> _Page text_:

- Directed by: Tinto Brass
- Written by: Tinto Brass Gian Carlo Fusco Roberto Lerici Vincenzo Siniscalchi
- Story by: Tinto Brass
- Produced by: Ars Cinematografica
- Starring: Luc Merenda
- Cinematography: Silvano Ippoliti
- Edited by: Tinto Brass
- Music by: Riccardo Giovannini Blue Malbeix Band
- Distributed by: Cidif
- Release date: 4 January 1980;
- Running time: 121 mins
- Country: Italy
- Language: Italian
- Budget: $100,000

= Action (1980 film) =

Action is a 1980 Italian black comedy directed by Tinto Brass. The film is reminiscent of the director's earlier avant-garde low-budget works such as The Howl and Nerosubianco.

Brass faced many difficulties in Italy due to lawsuits concerning the production of Caligula, so he filmed Action in London in 1979.

In the film, an actor with hero syndrome has a nervous breakdown. He flees the town with an actress obsessed with the role of Ophelia, but they end up locked at a mental asylum. Following the suicide of "Ophelia", the actor flees the asylum with an anarchist patient.

==Plot==
Bruno Martel (Luc Merenda) is a "Z movie" actor with hero syndrome, often quarrelling with directors. He meets Doris (Susanna Javicoli) an actress who is obsessed with Ophelia but cannot get any Shakespearean bookings.

One day, during a nervous breakdown, Bruno "rescues" Doris from the set, leaving the town to encounter various absurd situations. They meet an old anarchist (Alberto Sorrentino) who thinks he is Giuseppe Garibaldi and the three are locked at a mental asylum where Doris commits suicide. Bruno and "Garibaldi" escape and take refuge at an awkward petrol station run by Florence (Adriana Asti) and her invalid husband Joe (Alberto Lupo).

> _Supplied material_:

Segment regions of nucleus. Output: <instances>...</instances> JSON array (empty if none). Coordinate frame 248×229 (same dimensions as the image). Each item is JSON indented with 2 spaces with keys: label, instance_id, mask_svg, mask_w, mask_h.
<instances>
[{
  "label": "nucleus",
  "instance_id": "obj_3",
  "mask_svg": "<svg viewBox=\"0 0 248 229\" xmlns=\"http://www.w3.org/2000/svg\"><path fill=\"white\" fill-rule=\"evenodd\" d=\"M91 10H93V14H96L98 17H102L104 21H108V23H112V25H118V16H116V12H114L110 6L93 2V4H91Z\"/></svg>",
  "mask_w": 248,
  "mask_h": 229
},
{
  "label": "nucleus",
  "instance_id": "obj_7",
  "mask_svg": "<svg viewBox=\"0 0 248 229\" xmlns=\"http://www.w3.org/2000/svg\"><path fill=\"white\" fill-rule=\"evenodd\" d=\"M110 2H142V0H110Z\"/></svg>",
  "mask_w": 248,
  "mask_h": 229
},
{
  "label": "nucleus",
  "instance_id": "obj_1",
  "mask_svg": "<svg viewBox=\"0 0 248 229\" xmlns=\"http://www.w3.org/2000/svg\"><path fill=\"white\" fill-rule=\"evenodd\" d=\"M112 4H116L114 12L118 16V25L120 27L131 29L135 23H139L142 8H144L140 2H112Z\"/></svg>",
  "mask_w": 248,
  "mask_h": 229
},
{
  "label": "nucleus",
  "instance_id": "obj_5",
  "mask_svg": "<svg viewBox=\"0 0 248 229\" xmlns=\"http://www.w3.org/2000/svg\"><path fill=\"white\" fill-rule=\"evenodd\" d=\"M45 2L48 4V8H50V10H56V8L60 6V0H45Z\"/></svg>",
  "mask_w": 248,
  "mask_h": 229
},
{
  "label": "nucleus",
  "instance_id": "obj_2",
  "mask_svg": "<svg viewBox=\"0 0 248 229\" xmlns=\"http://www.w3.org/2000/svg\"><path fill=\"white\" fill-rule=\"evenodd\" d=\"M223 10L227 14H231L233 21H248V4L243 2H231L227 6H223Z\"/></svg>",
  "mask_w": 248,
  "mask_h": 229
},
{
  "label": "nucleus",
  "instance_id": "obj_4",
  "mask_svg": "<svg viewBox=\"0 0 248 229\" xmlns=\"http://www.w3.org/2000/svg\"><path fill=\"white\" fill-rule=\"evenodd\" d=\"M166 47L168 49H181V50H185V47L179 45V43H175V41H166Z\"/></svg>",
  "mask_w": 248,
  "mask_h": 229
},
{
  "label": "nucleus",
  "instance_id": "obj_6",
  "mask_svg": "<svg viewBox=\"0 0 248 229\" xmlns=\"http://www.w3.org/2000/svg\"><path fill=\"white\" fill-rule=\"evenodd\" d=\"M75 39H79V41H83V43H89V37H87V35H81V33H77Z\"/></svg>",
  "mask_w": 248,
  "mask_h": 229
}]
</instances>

> _Prompt_: Update the Action article from "Action is a" to "London in 1979.", replacing "London" with "Paris". These entries come from a source unrelated to the Action article.

> _Response to the task_:
Action is a 1980 Italian black comedy directed by Tinto Brass. The film is reminiscent of the director's earlier avant-garde low-budget works such as The Howl and Nerosubianco.

Brass faced many difficulties in Italy due to lawsuits concerning the production of Caligula, so he filmed Action in Paris in 1979.